Start of Source information
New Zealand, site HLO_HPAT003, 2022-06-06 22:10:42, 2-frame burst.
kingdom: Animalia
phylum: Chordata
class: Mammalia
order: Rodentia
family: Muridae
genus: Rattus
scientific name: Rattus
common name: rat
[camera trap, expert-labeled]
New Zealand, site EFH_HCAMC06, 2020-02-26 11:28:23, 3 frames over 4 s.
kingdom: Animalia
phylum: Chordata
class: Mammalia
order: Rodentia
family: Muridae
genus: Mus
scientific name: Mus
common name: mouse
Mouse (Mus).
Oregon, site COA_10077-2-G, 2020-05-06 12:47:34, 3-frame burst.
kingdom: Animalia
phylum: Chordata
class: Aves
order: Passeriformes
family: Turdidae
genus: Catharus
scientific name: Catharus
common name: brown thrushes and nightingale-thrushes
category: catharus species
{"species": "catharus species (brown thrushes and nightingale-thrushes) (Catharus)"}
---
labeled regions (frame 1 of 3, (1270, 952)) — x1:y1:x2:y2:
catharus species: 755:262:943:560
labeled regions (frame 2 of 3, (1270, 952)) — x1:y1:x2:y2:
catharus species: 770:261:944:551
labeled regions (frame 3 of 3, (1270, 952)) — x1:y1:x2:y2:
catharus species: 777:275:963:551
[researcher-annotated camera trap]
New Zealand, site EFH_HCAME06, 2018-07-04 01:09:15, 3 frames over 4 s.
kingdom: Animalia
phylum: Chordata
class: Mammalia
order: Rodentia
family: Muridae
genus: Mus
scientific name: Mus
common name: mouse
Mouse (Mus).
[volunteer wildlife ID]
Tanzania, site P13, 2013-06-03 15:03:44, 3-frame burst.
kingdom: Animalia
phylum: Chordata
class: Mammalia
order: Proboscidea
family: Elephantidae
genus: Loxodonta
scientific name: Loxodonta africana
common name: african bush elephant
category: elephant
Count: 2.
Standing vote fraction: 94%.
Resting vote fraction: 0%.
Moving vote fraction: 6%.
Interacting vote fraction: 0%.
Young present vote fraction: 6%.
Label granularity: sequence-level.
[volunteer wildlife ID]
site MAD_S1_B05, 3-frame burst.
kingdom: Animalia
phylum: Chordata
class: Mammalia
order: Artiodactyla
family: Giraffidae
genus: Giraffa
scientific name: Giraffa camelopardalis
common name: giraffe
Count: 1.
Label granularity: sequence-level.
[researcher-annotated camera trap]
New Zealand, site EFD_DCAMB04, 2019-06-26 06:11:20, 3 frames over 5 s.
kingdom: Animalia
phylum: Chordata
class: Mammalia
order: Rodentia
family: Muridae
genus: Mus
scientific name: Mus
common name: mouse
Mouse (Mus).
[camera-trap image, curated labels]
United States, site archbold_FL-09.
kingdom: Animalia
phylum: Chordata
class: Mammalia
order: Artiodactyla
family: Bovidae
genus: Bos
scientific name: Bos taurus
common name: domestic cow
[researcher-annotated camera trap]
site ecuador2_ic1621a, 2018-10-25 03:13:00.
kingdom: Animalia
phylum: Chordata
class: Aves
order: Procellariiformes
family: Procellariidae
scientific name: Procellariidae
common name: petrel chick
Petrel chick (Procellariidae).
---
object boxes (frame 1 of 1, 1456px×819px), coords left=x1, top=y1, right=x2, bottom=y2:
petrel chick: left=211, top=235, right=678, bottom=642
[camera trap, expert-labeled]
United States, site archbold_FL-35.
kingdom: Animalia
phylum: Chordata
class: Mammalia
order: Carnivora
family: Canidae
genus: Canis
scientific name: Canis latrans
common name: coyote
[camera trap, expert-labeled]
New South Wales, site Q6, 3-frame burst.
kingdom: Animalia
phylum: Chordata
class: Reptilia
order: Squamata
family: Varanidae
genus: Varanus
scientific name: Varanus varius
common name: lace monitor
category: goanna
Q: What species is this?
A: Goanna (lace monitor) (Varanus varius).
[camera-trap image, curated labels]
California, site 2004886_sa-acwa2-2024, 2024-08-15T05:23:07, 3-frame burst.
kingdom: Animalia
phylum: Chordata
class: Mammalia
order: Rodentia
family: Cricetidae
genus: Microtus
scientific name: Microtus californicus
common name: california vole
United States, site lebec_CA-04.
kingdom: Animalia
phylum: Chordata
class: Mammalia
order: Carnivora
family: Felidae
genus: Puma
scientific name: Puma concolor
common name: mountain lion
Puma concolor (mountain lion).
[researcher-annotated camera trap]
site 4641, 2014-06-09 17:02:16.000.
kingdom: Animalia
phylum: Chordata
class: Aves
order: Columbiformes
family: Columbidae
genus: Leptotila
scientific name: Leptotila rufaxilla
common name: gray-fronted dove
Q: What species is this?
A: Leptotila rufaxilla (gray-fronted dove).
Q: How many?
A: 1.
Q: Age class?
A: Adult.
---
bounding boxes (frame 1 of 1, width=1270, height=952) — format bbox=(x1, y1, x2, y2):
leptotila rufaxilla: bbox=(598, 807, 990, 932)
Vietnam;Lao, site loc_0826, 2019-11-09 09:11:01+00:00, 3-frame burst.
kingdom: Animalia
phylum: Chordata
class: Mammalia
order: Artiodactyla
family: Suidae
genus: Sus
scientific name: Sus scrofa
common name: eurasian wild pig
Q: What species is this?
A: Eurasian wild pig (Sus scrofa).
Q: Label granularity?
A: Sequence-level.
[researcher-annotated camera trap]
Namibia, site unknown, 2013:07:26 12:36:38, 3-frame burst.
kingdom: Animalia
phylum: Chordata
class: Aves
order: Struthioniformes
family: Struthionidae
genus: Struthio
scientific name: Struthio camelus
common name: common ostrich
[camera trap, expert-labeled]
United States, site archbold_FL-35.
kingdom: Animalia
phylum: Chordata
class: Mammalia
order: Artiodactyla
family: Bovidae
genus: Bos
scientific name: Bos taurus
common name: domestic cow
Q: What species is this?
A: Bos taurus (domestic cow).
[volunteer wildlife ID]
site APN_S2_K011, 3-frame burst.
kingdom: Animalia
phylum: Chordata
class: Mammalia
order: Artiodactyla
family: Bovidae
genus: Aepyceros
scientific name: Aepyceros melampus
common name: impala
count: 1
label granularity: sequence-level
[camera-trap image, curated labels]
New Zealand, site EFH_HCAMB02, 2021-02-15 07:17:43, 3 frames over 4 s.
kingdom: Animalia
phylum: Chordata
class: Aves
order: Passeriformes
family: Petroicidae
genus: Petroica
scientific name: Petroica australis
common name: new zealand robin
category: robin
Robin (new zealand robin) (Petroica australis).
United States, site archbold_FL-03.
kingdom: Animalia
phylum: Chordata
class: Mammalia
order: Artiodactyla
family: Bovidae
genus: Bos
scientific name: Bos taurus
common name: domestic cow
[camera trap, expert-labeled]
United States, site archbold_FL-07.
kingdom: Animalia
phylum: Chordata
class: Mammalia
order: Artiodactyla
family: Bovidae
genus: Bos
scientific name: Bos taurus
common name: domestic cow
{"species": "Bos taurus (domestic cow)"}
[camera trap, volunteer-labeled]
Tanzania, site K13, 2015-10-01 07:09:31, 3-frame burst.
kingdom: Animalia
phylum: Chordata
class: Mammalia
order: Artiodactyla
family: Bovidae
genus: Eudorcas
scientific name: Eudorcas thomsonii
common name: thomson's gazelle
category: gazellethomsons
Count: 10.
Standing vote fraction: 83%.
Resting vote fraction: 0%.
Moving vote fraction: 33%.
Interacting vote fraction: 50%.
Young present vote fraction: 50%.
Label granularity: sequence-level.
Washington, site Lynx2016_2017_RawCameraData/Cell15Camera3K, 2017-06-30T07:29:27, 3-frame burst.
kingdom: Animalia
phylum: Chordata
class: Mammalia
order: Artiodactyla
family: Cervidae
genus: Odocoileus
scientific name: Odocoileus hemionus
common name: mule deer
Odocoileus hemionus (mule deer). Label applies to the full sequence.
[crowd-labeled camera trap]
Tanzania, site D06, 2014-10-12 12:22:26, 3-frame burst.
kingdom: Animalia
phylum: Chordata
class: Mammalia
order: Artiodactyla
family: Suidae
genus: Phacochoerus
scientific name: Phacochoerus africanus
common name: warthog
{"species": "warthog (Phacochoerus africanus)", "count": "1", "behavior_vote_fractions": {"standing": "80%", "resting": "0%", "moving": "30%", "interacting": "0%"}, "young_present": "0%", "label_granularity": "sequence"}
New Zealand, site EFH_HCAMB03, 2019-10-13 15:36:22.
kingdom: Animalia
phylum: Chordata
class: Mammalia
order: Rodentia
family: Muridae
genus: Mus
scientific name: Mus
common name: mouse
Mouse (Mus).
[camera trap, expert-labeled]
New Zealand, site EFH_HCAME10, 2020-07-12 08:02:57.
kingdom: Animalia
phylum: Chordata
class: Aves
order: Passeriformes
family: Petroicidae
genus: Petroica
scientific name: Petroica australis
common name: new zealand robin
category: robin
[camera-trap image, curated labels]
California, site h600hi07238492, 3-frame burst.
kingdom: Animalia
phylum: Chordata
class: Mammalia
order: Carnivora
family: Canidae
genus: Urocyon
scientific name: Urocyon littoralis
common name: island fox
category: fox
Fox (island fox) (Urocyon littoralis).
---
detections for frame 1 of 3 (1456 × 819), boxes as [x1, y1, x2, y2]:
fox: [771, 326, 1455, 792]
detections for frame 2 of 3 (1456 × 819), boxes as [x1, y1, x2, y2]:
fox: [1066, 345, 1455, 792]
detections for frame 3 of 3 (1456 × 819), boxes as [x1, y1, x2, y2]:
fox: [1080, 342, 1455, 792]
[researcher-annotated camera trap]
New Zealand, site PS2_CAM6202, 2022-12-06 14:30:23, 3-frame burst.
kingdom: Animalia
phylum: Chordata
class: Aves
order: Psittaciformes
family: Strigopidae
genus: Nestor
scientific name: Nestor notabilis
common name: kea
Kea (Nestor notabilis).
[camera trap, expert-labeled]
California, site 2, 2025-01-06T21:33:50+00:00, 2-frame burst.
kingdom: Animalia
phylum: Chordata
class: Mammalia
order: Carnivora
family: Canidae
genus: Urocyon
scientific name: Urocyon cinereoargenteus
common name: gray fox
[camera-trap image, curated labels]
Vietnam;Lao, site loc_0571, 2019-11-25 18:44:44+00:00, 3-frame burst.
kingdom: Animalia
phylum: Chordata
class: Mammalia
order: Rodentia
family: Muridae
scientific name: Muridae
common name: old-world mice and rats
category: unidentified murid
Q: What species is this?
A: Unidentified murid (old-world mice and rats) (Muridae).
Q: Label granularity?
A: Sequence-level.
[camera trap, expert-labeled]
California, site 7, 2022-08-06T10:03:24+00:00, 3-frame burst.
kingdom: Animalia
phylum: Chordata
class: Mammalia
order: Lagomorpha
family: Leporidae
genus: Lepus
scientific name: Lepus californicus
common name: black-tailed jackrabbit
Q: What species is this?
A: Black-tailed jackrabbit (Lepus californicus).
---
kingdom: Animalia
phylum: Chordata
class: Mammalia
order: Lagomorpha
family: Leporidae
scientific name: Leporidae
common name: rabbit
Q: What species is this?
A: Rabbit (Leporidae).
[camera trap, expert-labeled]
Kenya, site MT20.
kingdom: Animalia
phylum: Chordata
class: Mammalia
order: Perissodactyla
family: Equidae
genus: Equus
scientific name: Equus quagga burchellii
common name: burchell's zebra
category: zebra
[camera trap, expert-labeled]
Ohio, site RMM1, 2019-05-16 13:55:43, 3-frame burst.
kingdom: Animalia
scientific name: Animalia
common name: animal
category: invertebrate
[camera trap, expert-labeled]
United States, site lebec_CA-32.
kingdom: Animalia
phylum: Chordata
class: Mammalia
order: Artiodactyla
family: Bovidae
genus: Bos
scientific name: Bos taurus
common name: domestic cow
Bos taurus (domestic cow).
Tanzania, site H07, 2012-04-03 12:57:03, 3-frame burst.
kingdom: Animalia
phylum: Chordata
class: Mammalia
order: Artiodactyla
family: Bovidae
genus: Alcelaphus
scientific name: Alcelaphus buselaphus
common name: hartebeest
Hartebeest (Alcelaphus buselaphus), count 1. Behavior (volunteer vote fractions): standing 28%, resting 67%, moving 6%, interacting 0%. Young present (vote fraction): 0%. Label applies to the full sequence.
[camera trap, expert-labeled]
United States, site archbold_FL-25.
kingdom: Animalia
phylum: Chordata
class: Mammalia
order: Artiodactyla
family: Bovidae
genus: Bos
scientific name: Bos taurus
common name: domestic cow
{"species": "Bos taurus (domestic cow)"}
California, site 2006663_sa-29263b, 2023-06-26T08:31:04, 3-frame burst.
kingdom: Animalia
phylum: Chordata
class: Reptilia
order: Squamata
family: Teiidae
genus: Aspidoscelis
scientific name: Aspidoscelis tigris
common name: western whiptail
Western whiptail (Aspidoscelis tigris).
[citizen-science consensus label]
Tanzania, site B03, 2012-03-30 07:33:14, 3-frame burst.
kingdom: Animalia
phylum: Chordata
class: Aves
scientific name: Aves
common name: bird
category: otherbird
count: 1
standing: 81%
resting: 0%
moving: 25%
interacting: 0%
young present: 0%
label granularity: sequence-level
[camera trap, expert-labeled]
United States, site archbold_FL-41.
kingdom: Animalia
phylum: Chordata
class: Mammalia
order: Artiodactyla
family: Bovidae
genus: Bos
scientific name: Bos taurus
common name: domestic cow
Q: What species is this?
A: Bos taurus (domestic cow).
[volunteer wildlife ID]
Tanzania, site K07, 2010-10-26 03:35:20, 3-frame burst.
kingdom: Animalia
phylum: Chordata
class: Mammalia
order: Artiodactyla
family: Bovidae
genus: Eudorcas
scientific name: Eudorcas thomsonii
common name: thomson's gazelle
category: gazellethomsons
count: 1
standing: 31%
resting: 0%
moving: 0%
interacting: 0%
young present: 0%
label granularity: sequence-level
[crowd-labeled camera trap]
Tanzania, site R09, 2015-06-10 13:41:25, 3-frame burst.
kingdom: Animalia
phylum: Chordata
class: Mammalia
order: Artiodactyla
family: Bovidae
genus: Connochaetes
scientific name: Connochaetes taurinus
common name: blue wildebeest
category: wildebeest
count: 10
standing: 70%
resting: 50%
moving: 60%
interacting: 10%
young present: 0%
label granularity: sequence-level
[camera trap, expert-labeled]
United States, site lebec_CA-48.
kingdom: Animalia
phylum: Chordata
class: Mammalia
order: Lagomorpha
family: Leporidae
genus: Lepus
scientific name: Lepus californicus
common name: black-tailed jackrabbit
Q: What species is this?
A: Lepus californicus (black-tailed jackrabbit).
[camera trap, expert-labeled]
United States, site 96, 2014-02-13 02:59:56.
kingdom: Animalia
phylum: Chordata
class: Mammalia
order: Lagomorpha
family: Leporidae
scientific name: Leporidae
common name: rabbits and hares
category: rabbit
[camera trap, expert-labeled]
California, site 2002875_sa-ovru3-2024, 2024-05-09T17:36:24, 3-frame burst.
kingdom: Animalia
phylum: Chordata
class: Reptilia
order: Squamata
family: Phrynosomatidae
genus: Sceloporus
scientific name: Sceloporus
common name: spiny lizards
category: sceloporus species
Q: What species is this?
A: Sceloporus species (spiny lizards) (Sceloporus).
End of Source information
**Problem to work on:**
Starting with the first line of the entries, transcribe every line up to and including the one with "Young present vote fraction: 6%.".

**Solution:**
New Zealand, site HLO_HPAT003, 2022-06-06 22:10:42, 2-frame burst.
kingdom: Animalia
phylum: Chordata
class: Mammalia
order: Rodentia
family: Muridae
genus: Rattus
scientific name: Rattus
common name: rat
[camera trap, expert-labeled]
New Zealand, site EFH_HCAMC06, 2020-02-26 11:28:23, 3 frames over 4 s.
kingdom: Animalia
phylum: Chordata
class: Mammalia
order: Rodentia
family: Muridae
genus: Mus
scientific name: Mus
common name: mouse
Mouse (Mus).
Oregon, site COA_10077-2-G, 2020-05-06 12:47:34, 3-frame burst.
kingdom: Animalia
phylum: Chordata
class: Aves
order: Passeriformes
family: Turdidae
genus: Catharus
scientific name: Catharus
common name: brown thrushes and nightingale-thrushes
category: catharus species
{"species": "catharus species (brown thrushes and nightingale-thrushes) (Catharus)"}
---
labeled regions (frame 1 of 3, (1270, 952)) — x1:y1:x2:y2:
catharus species: 755:262:943:560
labeled regions (frame 2 of 3, (1270, 952)) — x1:y1:x2:y2:
catharus species: 770:261:944:551
labeled regions (frame 3 of 3, (1270, 952)) — x1:y1:x2:y2:
catharus species: 777:275:963:551
[researcher-annotated camera trap]
New Zealand, site EFH_HCAME06, 2018-07-04 01:09:15, 3 frames over 4 s.
kingdom: Animalia
phylum: Chordata
class: Mammalia
order: Rodentia
family: Muridae
genus: Mus
scientific name: Mus
common name: mouse
Mouse (Mus).
[volunteer wildlife ID]
Tanzania, site P13, 2013-06-03 15:03:44, 3-frame burst.
kingdom: Animalia
phylum: Chordata
class: Mammalia
order: Proboscidea
family: Elephantidae
genus: Loxodonta
scientific name: Loxodonta africana
common name: african bush elephant
category: elephant
Count: 2.
Standing vote fraction: 94%.
Resting vote fraction: 0%.
Moving vote fraction: 6%.
Interacting vote fraction: 0%.
Young present vote fraction: 6%.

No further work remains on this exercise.